Demographic, clinical and biochemical data, and CVD were collected from the clinical records. After stratifying by gender, this relationship was present for both, historry and women. The simultaneous presence of both cardiac and renal damage was associated to the higher prevalence of CVD, affording complementary information. A systematic assessment of cardiac and renal damage complements the risk assessment of these patients with HT and type 2 DM.
The presence of diabetes mellitus DM increases the risk of any form of cardiovascular disease CVD and of death in hypertensive patients [ 1 ]. In the natural course of arterial hypertension HT it moreover what does damage history mean been seen that the development of type 2 DM during treatment multiplies the risk of cardiovascular complications what does damage history mean the middle term [ 2 ]. The hisotry of such target organ damage is simple in daily clinical practice, based on the electrocardiogram ECG and assessment of kidney function and UAE.
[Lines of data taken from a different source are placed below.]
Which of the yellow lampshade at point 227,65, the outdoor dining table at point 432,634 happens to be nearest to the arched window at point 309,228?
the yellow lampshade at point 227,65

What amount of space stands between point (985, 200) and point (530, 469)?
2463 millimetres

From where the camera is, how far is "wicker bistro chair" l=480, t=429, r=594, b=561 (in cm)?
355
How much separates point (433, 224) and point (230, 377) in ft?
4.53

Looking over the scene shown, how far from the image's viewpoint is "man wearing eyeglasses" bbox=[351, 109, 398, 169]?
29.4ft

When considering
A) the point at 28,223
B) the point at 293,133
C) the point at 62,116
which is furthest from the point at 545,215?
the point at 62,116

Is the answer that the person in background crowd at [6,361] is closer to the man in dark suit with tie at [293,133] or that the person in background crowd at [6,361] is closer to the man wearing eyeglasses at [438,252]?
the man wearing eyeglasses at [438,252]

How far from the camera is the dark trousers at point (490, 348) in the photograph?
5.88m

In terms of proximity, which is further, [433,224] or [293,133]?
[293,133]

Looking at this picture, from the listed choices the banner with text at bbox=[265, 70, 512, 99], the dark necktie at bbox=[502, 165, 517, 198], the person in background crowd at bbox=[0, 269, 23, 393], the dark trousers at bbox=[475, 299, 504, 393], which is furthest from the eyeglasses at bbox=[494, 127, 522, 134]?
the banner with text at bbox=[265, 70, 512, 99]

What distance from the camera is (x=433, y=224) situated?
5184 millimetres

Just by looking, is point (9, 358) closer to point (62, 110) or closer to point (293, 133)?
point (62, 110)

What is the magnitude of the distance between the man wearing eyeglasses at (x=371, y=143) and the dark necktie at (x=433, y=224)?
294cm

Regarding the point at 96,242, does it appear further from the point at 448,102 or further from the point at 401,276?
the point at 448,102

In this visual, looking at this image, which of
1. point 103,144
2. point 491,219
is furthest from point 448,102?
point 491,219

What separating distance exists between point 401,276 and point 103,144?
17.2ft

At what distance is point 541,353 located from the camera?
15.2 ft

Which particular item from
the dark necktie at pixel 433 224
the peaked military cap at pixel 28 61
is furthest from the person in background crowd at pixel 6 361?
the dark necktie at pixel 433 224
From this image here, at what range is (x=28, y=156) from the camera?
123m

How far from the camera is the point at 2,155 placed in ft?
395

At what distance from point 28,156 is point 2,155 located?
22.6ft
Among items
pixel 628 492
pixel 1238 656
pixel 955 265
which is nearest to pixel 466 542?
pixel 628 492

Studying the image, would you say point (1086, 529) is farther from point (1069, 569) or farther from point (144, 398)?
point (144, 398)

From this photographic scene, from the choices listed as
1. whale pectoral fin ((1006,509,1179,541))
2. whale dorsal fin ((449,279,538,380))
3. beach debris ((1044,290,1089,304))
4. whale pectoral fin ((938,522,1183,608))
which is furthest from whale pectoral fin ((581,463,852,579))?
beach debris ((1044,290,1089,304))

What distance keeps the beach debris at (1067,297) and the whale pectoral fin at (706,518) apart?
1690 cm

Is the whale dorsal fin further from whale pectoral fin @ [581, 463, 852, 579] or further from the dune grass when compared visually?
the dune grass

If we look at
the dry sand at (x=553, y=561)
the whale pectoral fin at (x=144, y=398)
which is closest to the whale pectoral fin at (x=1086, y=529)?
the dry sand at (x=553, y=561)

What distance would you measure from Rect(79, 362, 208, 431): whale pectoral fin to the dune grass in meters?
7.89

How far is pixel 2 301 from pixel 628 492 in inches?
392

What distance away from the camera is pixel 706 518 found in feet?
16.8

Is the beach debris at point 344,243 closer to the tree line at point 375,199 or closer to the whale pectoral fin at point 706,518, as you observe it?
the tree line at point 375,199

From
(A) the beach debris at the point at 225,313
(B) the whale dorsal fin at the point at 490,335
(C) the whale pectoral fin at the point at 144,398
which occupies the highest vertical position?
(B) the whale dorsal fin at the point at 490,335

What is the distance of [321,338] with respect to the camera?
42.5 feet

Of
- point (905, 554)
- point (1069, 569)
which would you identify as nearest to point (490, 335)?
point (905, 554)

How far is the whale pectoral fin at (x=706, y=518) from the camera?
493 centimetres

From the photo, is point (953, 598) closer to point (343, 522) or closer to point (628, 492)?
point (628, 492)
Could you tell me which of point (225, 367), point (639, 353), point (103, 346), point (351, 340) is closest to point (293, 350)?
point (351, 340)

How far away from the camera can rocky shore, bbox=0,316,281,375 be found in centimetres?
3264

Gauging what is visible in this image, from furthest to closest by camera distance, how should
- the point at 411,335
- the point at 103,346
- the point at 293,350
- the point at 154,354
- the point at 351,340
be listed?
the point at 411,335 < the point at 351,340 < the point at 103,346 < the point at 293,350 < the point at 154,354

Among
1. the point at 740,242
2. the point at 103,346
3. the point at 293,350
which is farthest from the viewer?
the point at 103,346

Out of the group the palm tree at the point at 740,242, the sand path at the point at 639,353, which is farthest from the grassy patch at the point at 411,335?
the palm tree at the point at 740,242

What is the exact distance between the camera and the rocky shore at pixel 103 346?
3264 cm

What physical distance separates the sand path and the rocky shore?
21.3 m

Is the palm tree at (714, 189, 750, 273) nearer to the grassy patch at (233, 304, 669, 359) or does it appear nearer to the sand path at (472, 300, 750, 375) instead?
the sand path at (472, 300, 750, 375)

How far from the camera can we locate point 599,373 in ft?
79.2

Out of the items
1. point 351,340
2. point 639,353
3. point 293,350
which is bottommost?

Specifically, in patients with HT and DM, this identifies patients at very high cardiovascular risk. The implication of target organ damage in the appearance of cardiovascular complications, and the possibility of adopting treatments to induce regression dos such damage — with improvements in patient prognosis in some cases —, make it necessary to carefully assess silent organ damage.
However, no studies to date have evaluated in Spain the prevalence of target organ damage based on simple methods basically ECG and blood and urine testsand its impact upon the prevalence of established CVD in patients with HT and type 2 DM. The main objective of the RICARHD study Cardiovascular risk in patients with arterial hypertension and type 2 diabetes was to evaluate the prevalence of hypertensive cardiac and renal damage using the methods commonly used in outpatient clinics, and its relationship to the presence of established CVD, in a population of patients with HT and type 2DM.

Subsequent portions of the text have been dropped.